This one goes out to anyone who had their heart broken by boys in 1996: the year Take That split up. The lads probably had no idea that telephone helplines would need to be set up to help fans deal with the news. But nowadays, Gary Barlow and co do understand the power that music wields over people. They've helped make this musical about a group of girls who absolutely live for a boyband.
The Band interweaves the songs of Take That with a bittersweet story about what happens to these girls when one of them dies and they drift apart, but reunite decades later to watch their teenage idols again. It was penned by Tim Firth, who also teamed up with Barlow for the show Calendar Girls.
It's an uplifting hit which is sure to delight a certain generation. No, you don't have to be someone who goes wobbly at the opening bars of "Back For Good". But I'd only advise going along with a little respect for the work of Gary, Howard, Mark, Jason and Robbie. What's essential is a tolerance for '90s nostalgia. The likes of Smash Hits and Ceefax have a part to play before the night's out.
Five to Five – an act assembled by a reality TV programme – play the non-specific titular ‘band'. They sound the part, and look it. Under fierce directorship from Jack Ryder and Kim Garvin, each chap has to undergo wardrobe changes faster than you can say "it only takes a minute". (If you're wondering: yes, those questionable outfits from the 1993 "Relight My Fire" video do feature…)
But really, it's the ladies who take centre-stage with their own singing and dancing. The band is oddly mute, dialogue-wise, and the show isn't really interested in what made Take That great. Don't expect another Thriller or We Will Rock You, because this isn't a musical doubling as a tribute act.

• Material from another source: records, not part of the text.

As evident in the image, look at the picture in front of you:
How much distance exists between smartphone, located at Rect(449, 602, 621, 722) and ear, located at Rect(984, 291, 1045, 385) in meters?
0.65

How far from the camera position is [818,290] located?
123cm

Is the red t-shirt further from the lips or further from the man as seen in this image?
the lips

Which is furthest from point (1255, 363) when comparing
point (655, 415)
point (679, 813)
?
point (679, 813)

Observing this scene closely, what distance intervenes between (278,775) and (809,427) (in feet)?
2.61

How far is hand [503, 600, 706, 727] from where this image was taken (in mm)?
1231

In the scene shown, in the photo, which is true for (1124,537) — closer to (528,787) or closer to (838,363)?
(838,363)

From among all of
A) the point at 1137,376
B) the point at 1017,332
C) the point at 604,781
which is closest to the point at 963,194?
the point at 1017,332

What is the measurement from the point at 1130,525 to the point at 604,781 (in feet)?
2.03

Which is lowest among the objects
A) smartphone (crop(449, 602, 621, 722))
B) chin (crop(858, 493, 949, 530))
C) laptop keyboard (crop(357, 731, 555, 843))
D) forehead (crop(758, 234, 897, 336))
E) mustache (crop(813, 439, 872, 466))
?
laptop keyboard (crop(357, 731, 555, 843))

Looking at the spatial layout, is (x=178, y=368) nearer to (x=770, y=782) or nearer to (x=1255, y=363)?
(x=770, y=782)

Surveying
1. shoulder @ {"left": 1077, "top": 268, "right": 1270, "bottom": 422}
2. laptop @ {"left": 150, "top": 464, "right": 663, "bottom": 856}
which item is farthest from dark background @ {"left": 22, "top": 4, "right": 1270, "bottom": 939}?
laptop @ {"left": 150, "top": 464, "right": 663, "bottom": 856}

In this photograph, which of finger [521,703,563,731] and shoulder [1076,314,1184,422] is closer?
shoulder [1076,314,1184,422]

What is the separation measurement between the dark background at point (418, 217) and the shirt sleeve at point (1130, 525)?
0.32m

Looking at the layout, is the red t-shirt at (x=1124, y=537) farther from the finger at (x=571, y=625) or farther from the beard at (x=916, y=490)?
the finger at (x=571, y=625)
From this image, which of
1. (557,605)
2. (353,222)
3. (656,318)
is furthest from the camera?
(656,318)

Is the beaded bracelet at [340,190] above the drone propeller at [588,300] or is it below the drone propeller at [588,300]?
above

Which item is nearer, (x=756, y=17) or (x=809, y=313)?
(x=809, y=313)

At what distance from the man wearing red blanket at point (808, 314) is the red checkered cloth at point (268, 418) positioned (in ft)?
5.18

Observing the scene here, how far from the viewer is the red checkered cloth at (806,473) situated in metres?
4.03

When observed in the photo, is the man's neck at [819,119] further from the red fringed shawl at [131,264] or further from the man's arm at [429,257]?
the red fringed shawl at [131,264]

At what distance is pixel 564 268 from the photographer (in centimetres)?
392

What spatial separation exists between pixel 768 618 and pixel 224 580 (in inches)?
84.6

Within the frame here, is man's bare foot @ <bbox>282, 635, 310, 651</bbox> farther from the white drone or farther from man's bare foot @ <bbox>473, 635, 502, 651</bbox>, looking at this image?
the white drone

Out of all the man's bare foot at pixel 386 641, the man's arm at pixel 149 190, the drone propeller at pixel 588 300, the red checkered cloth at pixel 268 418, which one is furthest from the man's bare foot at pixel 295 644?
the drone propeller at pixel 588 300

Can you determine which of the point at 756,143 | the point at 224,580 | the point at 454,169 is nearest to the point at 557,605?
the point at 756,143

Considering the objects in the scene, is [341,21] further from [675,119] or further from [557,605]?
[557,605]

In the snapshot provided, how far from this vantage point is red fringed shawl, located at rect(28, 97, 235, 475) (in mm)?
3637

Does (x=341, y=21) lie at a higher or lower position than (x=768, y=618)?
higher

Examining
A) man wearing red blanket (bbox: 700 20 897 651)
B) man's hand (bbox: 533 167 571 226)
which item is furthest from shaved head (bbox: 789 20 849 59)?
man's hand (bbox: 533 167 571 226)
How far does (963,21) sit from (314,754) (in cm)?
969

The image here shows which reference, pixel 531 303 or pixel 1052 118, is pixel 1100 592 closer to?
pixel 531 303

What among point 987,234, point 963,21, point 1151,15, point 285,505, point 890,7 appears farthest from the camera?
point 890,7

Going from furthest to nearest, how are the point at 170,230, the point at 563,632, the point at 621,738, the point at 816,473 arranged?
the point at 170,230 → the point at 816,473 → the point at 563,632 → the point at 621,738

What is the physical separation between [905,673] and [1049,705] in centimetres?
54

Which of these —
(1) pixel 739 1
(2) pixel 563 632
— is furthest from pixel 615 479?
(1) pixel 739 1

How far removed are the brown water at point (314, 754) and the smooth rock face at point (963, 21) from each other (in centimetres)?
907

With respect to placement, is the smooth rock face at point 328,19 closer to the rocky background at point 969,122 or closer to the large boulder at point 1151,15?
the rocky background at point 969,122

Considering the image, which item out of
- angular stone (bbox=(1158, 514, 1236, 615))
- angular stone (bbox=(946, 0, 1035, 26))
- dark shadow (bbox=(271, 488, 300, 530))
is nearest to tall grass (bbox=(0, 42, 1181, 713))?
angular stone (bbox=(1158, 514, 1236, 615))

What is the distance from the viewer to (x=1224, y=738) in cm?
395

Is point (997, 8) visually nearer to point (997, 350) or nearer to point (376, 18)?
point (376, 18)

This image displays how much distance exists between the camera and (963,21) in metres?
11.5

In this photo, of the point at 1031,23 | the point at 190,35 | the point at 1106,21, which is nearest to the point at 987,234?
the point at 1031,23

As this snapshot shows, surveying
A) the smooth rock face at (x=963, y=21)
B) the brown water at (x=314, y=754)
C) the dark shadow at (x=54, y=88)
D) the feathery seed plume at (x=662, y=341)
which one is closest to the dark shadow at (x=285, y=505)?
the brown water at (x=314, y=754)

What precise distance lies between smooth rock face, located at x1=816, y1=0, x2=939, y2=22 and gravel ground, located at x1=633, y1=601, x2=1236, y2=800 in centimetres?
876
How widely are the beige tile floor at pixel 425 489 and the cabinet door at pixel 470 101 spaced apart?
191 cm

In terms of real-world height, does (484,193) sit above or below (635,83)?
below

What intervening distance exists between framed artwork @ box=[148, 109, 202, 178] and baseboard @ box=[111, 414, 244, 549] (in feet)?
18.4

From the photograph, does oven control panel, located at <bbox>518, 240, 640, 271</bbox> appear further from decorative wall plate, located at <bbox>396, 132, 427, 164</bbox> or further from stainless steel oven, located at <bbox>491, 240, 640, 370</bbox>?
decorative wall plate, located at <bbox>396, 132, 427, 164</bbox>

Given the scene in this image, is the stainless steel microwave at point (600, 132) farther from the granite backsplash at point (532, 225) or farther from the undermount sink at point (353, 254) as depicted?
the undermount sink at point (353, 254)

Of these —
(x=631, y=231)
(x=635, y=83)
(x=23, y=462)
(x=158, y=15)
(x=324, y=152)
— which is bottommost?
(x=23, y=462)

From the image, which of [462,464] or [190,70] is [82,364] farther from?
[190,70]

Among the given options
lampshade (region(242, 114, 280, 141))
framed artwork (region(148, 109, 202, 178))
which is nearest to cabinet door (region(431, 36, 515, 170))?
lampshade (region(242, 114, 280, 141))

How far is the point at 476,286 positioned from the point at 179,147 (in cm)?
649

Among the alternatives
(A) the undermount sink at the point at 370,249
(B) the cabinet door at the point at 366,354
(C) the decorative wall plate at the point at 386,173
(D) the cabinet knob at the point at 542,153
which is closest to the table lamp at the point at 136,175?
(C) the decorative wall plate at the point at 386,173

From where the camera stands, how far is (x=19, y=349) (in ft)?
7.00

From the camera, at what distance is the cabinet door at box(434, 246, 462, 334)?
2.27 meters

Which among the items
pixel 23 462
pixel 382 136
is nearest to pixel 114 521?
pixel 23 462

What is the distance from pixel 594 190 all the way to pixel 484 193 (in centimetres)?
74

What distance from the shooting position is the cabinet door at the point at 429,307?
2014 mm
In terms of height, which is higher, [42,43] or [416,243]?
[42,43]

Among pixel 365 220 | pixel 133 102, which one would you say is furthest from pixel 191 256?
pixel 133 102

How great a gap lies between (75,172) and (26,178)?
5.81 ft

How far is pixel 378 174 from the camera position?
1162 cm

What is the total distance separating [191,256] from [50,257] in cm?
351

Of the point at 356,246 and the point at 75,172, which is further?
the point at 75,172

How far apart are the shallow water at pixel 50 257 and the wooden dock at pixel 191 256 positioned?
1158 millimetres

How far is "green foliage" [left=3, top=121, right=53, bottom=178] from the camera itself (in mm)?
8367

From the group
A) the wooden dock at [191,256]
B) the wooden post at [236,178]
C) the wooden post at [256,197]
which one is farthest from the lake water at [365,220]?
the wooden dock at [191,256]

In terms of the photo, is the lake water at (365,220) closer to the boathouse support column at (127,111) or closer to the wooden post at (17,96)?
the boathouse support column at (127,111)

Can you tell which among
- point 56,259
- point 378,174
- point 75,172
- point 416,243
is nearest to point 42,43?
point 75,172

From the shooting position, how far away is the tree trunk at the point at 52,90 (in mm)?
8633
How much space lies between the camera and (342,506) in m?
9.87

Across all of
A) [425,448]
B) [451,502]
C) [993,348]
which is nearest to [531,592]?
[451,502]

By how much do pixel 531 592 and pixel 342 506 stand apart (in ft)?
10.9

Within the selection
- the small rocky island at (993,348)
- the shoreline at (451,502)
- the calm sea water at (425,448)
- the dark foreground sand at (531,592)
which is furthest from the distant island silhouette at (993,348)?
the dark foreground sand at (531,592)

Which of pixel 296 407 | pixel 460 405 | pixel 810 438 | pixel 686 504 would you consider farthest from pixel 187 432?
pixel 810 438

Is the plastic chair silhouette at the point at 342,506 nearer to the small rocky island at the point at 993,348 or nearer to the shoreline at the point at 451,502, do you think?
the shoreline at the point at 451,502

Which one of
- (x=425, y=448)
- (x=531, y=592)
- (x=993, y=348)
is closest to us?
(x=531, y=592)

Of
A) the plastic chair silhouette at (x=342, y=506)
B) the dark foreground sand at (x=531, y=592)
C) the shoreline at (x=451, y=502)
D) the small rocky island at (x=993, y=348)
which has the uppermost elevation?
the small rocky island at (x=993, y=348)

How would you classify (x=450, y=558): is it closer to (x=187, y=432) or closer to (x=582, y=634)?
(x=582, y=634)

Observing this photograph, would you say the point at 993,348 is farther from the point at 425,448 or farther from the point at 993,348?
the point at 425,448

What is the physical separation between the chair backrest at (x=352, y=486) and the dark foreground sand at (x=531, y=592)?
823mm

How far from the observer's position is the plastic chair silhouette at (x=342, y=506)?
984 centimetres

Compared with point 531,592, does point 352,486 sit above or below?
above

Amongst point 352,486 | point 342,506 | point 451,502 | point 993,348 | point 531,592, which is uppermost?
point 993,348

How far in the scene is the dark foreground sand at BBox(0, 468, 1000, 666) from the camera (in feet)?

No: forget the title of the show. The Band is all about the fans, man. These 40-something women rekindling their teenage years are refreshingly normal people. They put on years; they put on weight. Maybe their girlhood dreams have come true; maybe not. But do they care? Mostly they do not. And that's how a Take That song you've heard a million times before like "Shine" can suddenly take on a new meaning. It becomes an anthem celebrating middle-age: a chance to cast off the angst and anxiety of younger years, in favour of living a shiny existence in the here-and-now.
It's a relief that these tunes don't arrive in quite as contrived a way as they usually do in jukebox-style theatre shows. That "Shine" is actually belted out on the steps of a budget airline suggests the play actually cares about something in short supply in the musical genre: reality.
By the end there are all the modern West End indulgences: dancing in the aisles, the waving of smartphone torches, and long curtain calls. But it's hard to mind any of these OTT elements, because entertainment like this can foster something communal and important. Yes, The Band is a poignant watch – about ageing and loss. But it has a solution. It's out to show there's nothing more important in life than having a mate at your side, singing and dancing like deranged teenagers at some gig.